Pero la cuestión es otra, más importante: cuanto más lejos de la muerte y la enfermedad, no sólo escribo peor, sino que vivo peor. Más triviales mis preocupaciones, mis quehaceres, más superficiales y falsamente difíciles mis dilemas. Los falsos dilemas de los vivos sólo existen para cubrir, para cegarnos, ante la dificultad real: que el final siempre acecha bajo la salud; que la vida debe continuar incluso cuando la vida terminó; que la ausencia más difícil es la sostenida, tan distinta al duelo inicial.

Recuerdo cuando mi amigo y escritor Andrés Barba, hablando de su propio padre, me auguró lo siguiente: lo más arduo es el primer año, hay que pasar por todas las fechas significativas en que te gustaría estar con él —su cumpleaños, tu cumpleaños, el verano, la Navidad. Paradójicamente, ese primer año lo encaré con la fortaleza que me imprimía el propio recuerdo de su vida, las lecciones viscerales de su enfermedad, el estado de excepción que daba sentido a lo que lo tenía, y extirpaba el falso sentido de todo lo demás. Es ahora, en el segundo año, cuando debo enfrentarme a su falta: no a su ida, sino a la constatación de que no volverá.

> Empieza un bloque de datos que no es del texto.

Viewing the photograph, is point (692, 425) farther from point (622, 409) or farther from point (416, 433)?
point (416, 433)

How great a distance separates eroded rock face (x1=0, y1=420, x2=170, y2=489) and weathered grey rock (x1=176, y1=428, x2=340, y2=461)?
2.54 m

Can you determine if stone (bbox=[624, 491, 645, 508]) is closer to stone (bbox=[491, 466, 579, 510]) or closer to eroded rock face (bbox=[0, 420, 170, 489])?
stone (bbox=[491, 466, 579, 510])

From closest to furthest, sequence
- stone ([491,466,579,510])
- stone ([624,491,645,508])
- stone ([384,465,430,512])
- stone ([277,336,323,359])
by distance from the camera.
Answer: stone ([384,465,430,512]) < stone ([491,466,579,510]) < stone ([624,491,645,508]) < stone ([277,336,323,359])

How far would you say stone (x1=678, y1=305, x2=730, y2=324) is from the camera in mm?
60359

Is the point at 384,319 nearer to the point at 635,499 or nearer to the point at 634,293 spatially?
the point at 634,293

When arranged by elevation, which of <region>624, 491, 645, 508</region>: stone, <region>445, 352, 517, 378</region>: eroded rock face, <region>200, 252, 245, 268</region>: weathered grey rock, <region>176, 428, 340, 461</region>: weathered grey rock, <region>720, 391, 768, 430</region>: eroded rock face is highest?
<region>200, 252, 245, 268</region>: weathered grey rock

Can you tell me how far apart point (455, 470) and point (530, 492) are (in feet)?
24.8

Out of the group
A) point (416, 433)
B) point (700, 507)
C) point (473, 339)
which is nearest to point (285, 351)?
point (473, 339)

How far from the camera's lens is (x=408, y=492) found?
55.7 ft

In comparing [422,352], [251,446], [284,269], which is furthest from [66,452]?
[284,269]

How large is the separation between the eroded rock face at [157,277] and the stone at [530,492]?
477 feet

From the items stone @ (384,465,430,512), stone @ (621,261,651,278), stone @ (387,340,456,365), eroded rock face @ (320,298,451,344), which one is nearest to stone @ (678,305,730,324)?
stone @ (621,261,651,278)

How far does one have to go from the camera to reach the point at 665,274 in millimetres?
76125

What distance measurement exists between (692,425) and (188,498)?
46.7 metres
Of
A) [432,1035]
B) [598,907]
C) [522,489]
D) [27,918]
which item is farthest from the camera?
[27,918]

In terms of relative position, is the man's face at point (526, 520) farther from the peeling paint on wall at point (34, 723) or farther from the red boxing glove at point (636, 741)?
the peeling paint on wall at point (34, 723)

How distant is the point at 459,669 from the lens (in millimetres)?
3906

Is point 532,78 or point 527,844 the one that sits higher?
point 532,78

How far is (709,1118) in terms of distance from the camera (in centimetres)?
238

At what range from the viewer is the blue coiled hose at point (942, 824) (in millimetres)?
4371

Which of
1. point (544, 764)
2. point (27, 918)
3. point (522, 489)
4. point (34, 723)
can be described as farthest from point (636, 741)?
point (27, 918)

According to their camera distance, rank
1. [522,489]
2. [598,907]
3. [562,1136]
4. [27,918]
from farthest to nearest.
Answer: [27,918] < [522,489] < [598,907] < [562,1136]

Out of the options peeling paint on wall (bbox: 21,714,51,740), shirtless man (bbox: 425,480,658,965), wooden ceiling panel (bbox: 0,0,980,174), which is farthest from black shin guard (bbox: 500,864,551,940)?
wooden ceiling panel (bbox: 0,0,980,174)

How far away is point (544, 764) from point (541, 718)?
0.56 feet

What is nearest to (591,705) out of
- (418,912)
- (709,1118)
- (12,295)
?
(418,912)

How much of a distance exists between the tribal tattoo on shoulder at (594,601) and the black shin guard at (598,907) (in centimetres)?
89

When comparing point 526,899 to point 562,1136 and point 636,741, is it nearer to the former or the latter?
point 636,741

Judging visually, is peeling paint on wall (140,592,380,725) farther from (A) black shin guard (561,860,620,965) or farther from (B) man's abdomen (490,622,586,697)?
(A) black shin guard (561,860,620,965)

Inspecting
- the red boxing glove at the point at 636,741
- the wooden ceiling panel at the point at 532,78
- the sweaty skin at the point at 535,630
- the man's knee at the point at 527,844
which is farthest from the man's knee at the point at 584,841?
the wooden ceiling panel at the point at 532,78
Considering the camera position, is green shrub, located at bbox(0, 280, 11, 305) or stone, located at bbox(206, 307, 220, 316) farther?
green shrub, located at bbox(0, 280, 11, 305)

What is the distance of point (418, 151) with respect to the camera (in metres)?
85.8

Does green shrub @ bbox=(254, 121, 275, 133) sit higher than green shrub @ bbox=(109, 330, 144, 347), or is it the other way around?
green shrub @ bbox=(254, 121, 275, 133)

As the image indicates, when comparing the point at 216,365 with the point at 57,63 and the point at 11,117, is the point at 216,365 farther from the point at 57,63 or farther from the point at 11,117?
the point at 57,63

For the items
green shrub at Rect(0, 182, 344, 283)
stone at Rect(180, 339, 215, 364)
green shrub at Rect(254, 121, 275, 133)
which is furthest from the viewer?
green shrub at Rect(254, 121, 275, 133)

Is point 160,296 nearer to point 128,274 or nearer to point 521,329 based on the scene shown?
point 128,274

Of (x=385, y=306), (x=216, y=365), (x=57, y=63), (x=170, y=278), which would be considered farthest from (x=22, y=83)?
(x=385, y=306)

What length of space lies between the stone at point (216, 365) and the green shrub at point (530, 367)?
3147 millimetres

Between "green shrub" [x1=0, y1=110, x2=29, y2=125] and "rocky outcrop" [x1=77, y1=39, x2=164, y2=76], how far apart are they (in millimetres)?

La escritora Xita Rubert posa para un retrato en la terraza de la sede de laeditorial Anagrama en Barcelona.Gianfranco Tripodo

14 de enero de 2025. Sé que les pasa a otras personas, que sueñan con la persona difunta. En mi caso hay dos tipos de sueños: en los extáticos, su presencia no la experimento como un shock sino como una especie de gracia divina, mística. En los sueños más demoledores, alcanzo a tocar su cuerpo, al despertar desaparece, y el acceso de llanto no tarda en llegar. Los primeros sueños son cada vez más recurrentes que los segundos, pero hoy ha pasado algo distinto. Ha aparecido en mi sueño, sin éxtasis ni demolición: simplemente estaba, en toda su fisicidad, vivo, y no vivo todavía, ni vivo de nuevo. No era una aparición, era él. Papá se reincorporaba a mi vida, como un personaje sin mayor gravedad, dos años después.

En el sueño, era el día de su cumpleaños: íbamos en coche y pasábamos el día en la playa con mamá, con varias amigas mías, con una especie de novia de él. Nada resultaba doloroso ni existencial. Y no teníamos cobertura: cuando se ponía el sol y debíamos volver, él insistía en que era su cumpleaños, pero nosotras reíamos porque no estábamos seguras del día o la hora. Nadie nos molestaba: ni las fechas de cumpleaños de vida ni las fechas de aniversario de muerte. Algo en la atmósfera indicaba que no estábamos en un lugar trascendental, de resurrección, no. Su presencia, hoy, era un hecho y no un recordatorio.

El verano tras su muerte, en 2023, pasé unos días en Atenas. Visité casi todos los cementerios y llegué caminando a Kerameikos, la mayor necrópolis de la ciudad antigua. Me fijé en que todas las lápidas mostraban a una persona tocando la mano, el hombro, el cuello de otra persona, a veces con un solo dedo. Cada escena era un reencuentro, extraño e imposible, y entendí que no aludían a un recuerdo, sino a un deseo: los griegos sabían que no es el alma del difunto lo que nos falta —su alma sigue con nosotros—, sino su cuerpo. El deseo de los vivos es tocar las mejillas, los huesos, el pelo de los muertos, y ese deseo está estampado en cada lápida de Atenas y en cada página de mi diario del inframundo.